TensorFlow 2 Quickstart¶
Run in Google Colab
View source on GitHub
In this guide we will describe how to to scale out TensorFlow 2 programs using Orca in 4 simple steps. (TensorFlow 1.5 and Keras 2.3 guides are also available.)
Step 0: Prepare Environment¶
We recommend using conda to prepare the environment. Please refer to the install guide for more details.
conda create -n zoo python=3.7 # "zoo" is conda environment name, you can use any name you like.
conda activate zoo
pip install analytics-zoo[ray] # install either version 0.9 or latest nightly build
pip install tensorflow==2.3.0
Step 1: Init Orca Context¶
from zoo.orca import init_orca_context, stop_orca_context
if cluster_mode == "local": # For local machine
init_orca_context(cluster_mode="local", cores=4, memory="10g")
elif cluster_mode == "k8s": # For K8s cluster
init_orca_context(cluster_mode="k8s", num_nodes=2, cores=2, memory="10g", driver_memory="10g", driver_cores=1)
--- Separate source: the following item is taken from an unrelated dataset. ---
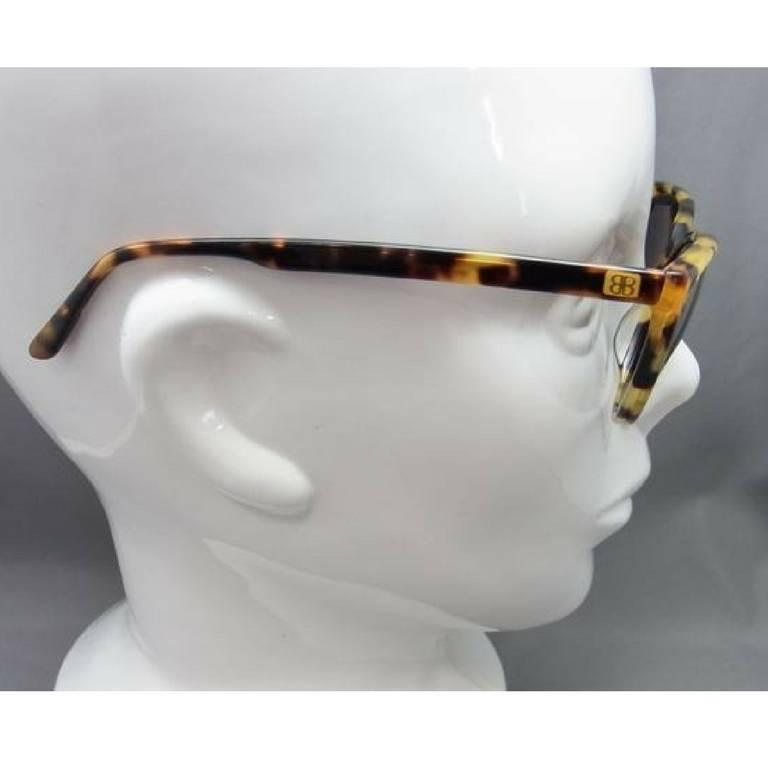 80's vintage Balenciaga French made marble brown frame sunglasses. For Sale 1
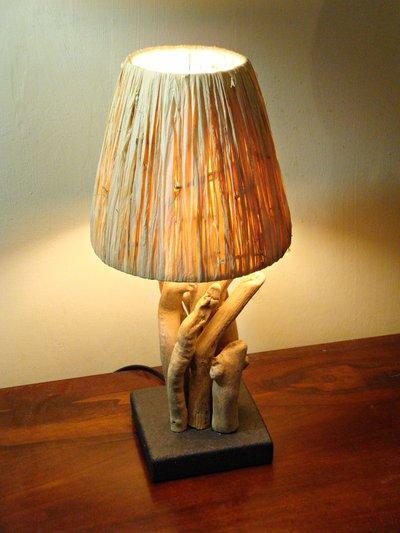 """Lampada """"KLETT"""" con legni di mare e rafia - Per la casa e per te - ...  su MissHobby"""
elif cluster_mode == "yarn": # For Hadoop/YARN cluster
init_orca_context(cluster_mode="yarn", num_nodes=2, cores=2, memory="10g", driver_memory="10g", driver_cores=1)
This is the only place where you need to specify local or distributed mode. View Orca Context for more details.
Note: You should export HADOOP_CONF_DIR=/path/to/hadoop/conf/dir
when running on Hadoop YARN cluster. View Hadoop User Guide for more details.
Step 2: Define the Model¶
You can then define the Keras model in the Creator Function using the standard TensroFlow 2 APIs.
def model_creator(config):
import tensorflow as tf
model = tf.keras.Sequential(
[tf.keras.layers.Conv2D(20, kernel_size=(5, 5), strides=(1, 1), activation='tanh',
input_shape=(28, 28, 1), padding='valid'),
tf.keras.layers.MaxPooling2D(pool_size=(2, 2), strides=(2, 2), padding='valid'),
tf.keras.layers.Conv2D(50, kernel_size=(5, 5), strides=(1, 1), activation='tanh',
padding='valid'),
tf.keras.layers.MaxPooling2D(pool_size=(2, 2), strides=(2, 2), padding='valid'),
tf.keras.layers.Flatten(),
tf.keras.layers.Dense(500, activation='tanh'),
tf.keras.layers.Dense(10, activation='softmax'),
]
)
model.compile(optimizer=tf.keras.optimizers.RMSprop(),
loss='sparse_categorical_crossentropy',
metrics=['accuracy'])
return model
Step 3: Define Train Dataset¶
You can define the dataset in the Creator Function using standard tf.data.Dataset APIs. Orca also supports Spark DataFrame and Orca XShards.
def preprocess(x, y):
x = tf.cast(tf.reshape(x, (28, 28, 1)), dtype=tf.float32) / 255.0
return x, y
def train_data_creator(config, batch_size):
(train_feature, train_label), _ = tf.keras.datasets.mnist.load_data()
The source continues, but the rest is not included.